Przeładowujemy daemon systemd (ponieważ edytowaliśmy plik usługi – elasticsearch.service), aktywujemy i uruchamiamy usługę Elasticsearch.
sudo systemctl daemon-reload
sudo systemctl enable elasticsearch
sudo systemctl start elasticsearch
Elasticsearch domyślnie działa na portach 9200 i 9300, które należy odblokować na poziomie zapory sieciowej, jeśli jest aktywna w naszym systemie.
sudo firewall-cmd --permanent --add-port=9200/tcp
sudo firewall-cmd --permanent --add-port=9300/tcp
sudo firewall-cmd --reload
Można teraz wysłać proste zapytanie GET, aby zweryfikować działanie usługi.
Jak widać, została zwrócona odpowiedź 401, co oznacza, że wymagana jest autoryzacja. Jest to związane z działaniem wspomnianego X-Pack – jeszcze kilka lat temu Elasticsearch domyślnie nie wymagał autoryzacji. Wystarczyło uruchomić usługę, aby każdy zainteresowany (przy założeniu działającego dostępu sieciowego) miał możliwość jej odpytania.
Usługa działa i jest możliwa komunikacja, więc można zresetować hasło dla użytkownika administracyjnego elastic i użytkownika służącego do wdrożenia Kibana.

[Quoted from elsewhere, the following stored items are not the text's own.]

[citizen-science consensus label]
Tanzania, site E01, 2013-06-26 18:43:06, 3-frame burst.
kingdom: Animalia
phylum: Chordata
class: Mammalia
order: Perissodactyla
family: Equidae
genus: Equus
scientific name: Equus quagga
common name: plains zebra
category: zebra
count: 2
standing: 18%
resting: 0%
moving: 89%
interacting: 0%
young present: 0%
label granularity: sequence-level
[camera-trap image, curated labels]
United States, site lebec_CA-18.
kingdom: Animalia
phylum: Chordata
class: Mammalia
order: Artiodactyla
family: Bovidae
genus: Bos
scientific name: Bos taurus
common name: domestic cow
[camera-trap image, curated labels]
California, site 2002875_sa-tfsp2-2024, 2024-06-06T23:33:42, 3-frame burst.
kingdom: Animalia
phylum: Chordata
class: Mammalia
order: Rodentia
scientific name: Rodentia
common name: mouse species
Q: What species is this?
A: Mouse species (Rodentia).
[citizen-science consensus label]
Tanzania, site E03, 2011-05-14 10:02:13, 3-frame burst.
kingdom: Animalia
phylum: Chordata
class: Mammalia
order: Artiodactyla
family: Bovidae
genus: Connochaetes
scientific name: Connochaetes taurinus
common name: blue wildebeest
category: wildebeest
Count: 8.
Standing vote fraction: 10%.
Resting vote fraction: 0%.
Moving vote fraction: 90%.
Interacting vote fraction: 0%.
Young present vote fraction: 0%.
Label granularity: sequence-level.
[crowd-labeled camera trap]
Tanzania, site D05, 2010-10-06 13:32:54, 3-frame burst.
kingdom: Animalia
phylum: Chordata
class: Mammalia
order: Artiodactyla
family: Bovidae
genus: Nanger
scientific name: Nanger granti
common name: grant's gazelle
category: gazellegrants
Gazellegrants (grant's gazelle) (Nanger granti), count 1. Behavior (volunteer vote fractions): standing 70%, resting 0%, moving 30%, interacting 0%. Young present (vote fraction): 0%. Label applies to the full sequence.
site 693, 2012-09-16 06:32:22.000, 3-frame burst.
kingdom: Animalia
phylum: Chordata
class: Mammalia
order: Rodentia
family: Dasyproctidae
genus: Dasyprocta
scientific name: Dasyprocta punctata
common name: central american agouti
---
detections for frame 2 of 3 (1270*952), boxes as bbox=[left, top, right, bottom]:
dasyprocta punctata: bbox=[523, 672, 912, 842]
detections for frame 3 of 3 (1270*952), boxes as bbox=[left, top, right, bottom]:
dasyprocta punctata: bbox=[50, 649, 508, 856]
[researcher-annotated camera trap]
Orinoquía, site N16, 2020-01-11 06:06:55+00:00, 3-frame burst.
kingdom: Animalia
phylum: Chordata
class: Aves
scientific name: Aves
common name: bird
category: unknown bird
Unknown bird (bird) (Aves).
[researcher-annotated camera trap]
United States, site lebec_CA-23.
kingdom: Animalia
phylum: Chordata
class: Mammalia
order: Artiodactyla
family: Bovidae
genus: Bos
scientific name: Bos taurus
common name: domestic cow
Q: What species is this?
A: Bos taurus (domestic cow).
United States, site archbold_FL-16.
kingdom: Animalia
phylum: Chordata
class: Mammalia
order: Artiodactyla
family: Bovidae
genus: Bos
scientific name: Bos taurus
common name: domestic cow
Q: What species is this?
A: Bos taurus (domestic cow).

Jako parametr URL podajemy adres, na którym nasłuchuje Elasticsearch.
sudo /usr/share/elasticsearch/bin/elasticsearch-reset-password --url http://192.168.1.155:9200 -i -u elastic
sudo /usr/share/elasticsearch/bin/elasticsearch-reset-password --url http://192.168.1.155:9200 -i -u kibana_system
Konfigurację Elasticsearch na ten moment można uznać za zakończoną i przejść do instalacji i uruchomienia Kibana.
Kibana
Adresy paczek RPM/DEB z wszystkimi komponentami Elastic Stack są tworzone według tego przykładu:
https://artifacts.elastic.co/downloads/kibana/kibana-9.2.3-x86_64.rpm
Nie trzeba więc sprawdzać za każdym razem odnośnika na stronie pobierania. Ta wiedza przyda się, jeśli przykładowo zamierzamy zautomatyzować (np. za pomocą Ansible) wdrożenia Elastic Stack.
Instalacja Kibana jest analogiczna – pobieramy paczkę i poleceniem dnf install dokonujemy instalacji w systemie. Kluczowe zmiany pozostają do wprowadzenia w pliku /etc/kibana/kibana.yml:
- server.publicBaseUrl: https://logs.avlab.pl (adres, na którym będzie dostępna Kibana)
- elasticsearch.hosts: [„http://192.168.1.155:9200”] (ponownie – jeśli Elasticsearch działa na adresie 127.0.0.1, to nie zmieniamy tej opcji)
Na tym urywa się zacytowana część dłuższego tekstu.